President Donald Trump on Sunday threatened to investigate former New Jersey Gov. Chris Christie over the 2013 “Bridgegate” scandal, another chapter in the president’s effort to wield the power of the Executive Branch against his critics.
“For the sake of JUSTICE, perhaps we should start looking at that very serious situation again?” Trump wrote on Truth Social Sunday. “NO ONE IS ABOVE THE LAW!”

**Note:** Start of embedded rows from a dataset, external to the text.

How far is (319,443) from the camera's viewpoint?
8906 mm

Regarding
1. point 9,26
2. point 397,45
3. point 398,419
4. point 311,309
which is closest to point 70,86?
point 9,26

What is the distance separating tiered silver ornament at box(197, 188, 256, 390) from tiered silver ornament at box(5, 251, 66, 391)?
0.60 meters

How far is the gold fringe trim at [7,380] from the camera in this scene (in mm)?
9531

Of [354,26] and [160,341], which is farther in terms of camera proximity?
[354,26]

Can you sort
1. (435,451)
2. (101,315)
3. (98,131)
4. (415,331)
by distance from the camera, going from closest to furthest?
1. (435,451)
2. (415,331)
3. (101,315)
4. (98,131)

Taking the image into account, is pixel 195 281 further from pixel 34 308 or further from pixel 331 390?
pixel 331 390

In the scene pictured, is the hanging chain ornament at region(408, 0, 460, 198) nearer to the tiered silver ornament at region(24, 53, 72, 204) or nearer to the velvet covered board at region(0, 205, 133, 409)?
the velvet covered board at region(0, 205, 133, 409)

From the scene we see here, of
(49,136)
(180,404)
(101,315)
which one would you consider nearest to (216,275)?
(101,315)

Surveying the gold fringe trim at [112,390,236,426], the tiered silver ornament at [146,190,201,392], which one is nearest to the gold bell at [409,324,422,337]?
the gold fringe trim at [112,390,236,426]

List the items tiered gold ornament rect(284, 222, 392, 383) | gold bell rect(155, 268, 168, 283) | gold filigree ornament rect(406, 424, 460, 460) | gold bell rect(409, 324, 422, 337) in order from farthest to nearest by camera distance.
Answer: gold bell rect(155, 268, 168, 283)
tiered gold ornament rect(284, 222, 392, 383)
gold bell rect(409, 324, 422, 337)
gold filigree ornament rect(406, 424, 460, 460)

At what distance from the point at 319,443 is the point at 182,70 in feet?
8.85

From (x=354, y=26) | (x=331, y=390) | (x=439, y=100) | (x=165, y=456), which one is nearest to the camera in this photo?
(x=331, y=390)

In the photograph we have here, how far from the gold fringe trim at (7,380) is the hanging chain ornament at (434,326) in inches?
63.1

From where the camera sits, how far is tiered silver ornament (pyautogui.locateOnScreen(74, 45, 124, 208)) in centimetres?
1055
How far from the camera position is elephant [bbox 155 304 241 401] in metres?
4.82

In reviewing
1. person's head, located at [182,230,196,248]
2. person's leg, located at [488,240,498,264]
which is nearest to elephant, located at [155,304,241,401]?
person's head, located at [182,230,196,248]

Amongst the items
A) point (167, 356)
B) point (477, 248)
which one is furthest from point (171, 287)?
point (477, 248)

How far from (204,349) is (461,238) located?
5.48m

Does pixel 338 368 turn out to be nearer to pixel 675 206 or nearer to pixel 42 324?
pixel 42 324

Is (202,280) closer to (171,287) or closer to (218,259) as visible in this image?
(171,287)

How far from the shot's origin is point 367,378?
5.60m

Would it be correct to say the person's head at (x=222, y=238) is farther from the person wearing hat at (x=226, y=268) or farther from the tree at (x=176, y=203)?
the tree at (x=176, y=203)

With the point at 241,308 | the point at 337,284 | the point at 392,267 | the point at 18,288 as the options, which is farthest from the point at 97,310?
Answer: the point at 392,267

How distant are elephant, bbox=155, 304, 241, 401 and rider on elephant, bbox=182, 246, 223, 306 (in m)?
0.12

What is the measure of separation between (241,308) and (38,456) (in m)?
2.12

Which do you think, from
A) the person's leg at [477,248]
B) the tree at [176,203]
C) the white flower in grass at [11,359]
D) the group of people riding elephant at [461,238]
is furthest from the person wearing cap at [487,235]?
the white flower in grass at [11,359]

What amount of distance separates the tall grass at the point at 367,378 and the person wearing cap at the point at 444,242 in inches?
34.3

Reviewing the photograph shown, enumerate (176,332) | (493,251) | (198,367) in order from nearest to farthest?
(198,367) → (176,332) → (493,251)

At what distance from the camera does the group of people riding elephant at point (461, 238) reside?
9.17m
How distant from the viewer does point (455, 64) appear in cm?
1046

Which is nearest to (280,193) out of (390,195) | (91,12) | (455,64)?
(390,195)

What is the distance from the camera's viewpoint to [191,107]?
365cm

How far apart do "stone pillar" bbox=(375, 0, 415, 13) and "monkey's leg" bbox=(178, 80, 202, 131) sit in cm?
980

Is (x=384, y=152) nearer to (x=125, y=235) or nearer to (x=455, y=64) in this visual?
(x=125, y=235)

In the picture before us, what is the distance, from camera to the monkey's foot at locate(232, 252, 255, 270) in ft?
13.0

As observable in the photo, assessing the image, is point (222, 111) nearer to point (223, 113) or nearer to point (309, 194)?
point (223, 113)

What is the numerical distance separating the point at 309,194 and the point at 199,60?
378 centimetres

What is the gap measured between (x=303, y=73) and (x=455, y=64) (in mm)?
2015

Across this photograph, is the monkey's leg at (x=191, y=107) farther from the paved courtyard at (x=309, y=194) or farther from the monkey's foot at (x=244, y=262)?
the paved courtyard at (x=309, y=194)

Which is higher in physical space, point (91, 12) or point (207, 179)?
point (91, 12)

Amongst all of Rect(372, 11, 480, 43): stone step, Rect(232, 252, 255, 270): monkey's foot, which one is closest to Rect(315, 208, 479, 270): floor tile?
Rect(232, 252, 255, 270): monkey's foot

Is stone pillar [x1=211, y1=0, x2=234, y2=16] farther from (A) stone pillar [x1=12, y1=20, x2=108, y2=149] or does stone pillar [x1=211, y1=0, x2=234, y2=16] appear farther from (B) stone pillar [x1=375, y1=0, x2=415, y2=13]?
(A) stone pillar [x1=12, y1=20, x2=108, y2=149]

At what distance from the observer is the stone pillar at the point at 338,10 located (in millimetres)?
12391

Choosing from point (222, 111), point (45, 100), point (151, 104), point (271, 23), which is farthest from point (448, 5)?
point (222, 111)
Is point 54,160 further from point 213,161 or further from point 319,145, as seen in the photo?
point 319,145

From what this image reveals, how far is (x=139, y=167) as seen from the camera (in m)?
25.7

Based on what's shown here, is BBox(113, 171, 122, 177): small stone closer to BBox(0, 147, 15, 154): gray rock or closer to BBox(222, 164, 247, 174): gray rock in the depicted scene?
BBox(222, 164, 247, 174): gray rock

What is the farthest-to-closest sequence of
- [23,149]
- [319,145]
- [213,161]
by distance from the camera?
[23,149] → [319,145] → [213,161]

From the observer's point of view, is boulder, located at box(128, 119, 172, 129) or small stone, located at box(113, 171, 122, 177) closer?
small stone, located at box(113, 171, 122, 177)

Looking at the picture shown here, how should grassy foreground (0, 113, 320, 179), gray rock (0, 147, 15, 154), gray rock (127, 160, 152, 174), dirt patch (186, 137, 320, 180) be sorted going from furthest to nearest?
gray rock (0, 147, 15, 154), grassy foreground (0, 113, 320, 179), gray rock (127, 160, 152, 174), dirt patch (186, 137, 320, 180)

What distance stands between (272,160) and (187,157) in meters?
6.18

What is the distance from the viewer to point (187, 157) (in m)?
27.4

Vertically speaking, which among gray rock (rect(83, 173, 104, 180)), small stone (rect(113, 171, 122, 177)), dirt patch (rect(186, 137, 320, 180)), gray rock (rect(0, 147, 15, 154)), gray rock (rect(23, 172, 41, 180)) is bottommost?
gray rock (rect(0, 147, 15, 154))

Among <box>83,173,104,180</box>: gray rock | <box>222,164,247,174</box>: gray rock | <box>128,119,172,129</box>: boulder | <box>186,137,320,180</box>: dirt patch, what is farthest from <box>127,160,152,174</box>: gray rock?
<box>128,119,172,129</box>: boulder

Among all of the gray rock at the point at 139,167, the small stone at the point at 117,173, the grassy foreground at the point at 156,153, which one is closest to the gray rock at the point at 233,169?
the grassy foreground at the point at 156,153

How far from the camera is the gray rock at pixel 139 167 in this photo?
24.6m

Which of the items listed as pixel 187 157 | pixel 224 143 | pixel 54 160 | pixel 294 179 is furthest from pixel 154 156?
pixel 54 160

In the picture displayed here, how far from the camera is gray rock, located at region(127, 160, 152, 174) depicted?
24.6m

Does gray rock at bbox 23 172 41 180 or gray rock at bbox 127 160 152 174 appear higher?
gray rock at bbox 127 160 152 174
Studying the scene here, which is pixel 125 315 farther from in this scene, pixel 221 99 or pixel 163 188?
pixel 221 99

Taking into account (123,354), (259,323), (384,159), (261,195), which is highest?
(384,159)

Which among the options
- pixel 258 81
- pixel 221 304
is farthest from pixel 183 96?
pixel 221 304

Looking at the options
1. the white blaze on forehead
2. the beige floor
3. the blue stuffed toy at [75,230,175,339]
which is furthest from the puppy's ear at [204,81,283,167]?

The president’s broadside against Christie, a two-time GOP primary opponent of Trump's, recalls a 12-year-old scandal that rocked the then-governor's high profile within the Republican Party. Two of Christie’s allies were convicted in a scheme to close lanes on the George Washington Bridge connecting New Jersey to Manhattan, retaliation against a nearby mayor who declined to back the governor’s 2013 bid for reelection. Both convictions were overturned by the Supreme Court in 2020.

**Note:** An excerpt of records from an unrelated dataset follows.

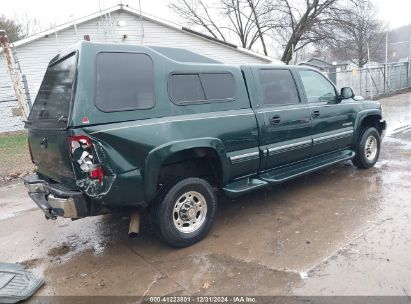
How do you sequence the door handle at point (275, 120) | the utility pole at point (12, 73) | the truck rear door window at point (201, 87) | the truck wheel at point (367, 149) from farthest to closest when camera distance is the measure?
1. the utility pole at point (12, 73)
2. the truck wheel at point (367, 149)
3. the door handle at point (275, 120)
4. the truck rear door window at point (201, 87)

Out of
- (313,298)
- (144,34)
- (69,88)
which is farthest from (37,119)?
(144,34)

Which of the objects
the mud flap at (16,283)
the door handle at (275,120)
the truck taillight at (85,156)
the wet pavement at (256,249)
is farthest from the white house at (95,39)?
the truck taillight at (85,156)

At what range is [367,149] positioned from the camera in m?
6.29

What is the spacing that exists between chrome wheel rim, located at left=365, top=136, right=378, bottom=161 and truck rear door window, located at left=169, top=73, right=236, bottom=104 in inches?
129

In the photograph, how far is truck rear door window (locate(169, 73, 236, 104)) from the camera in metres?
3.76

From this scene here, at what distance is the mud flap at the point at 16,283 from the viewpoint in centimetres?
305

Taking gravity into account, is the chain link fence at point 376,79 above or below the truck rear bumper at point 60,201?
above

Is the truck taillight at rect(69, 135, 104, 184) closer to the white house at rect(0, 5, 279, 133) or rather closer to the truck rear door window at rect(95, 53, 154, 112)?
the truck rear door window at rect(95, 53, 154, 112)

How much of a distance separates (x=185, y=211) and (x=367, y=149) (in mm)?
4039

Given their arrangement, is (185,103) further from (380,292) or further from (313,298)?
(380,292)

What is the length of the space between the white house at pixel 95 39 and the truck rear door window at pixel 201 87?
35.4 ft

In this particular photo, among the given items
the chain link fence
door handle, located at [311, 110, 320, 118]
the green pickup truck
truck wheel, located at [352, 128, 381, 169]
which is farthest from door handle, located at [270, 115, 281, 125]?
the chain link fence

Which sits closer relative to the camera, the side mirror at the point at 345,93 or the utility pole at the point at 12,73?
the side mirror at the point at 345,93

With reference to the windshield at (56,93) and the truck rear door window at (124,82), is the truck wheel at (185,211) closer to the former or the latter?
the truck rear door window at (124,82)
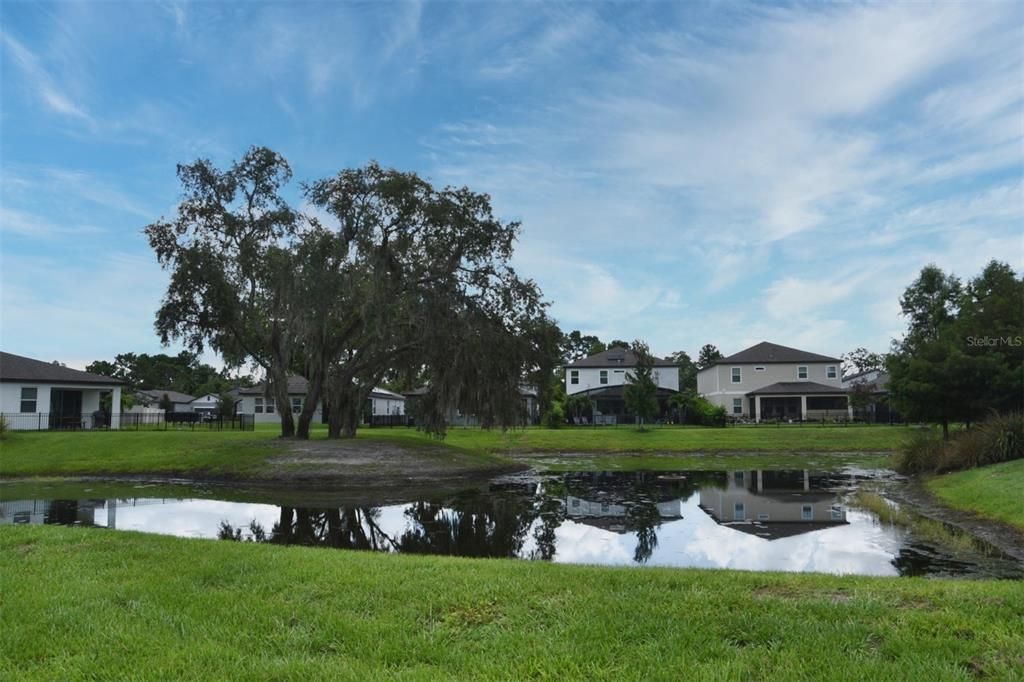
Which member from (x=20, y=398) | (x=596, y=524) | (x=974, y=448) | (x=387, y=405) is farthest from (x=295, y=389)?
(x=974, y=448)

“Can anyone believe anything that Sloppy Chris says?” Trump wrote.
It came after Christie criticized the Justice Department under Trump’s leadership during an interview with ABC News, the network where he is a contributor.
“Let me say candidly to the American people who are watching,” Christie, among the loudest critics of Trump within the Republican Party, said. “You were told this. You were told that this was what he was going to do. And not by me, by Donald Trump during the 2024 campaign. He told you that he was going to do this, that he was going to have a Justice Department that acted as his personal legal representation.”
Christie did not immediately respond to a request for comment from POLITICO on the president's threat.
Just last week, Democratic California Sen. Adam Schiff, a longtime Trump enemy, formed a legal defense fund amid the Justice Department’s investigation into his finances. And John Bolton, Trump’s former national security adviser who later became another vocal critic of the president’s foreign policy, had his Maryland home searched by federal agents.
The president and Christie were also once allies. The former New Jersey governor endorsed Trump during his first White House campaign in 2016. He then briefly ran Trump’s first presidential transition and helped Trump prepare for his September 2020 debate against former President Joe Biden.
Christie turned against Trump after the 2020 election and ran against him in 2024.
“He’s becoming crazier,” Christie said of then-candidate Trump as the campaign kicked into high gear in December 2023.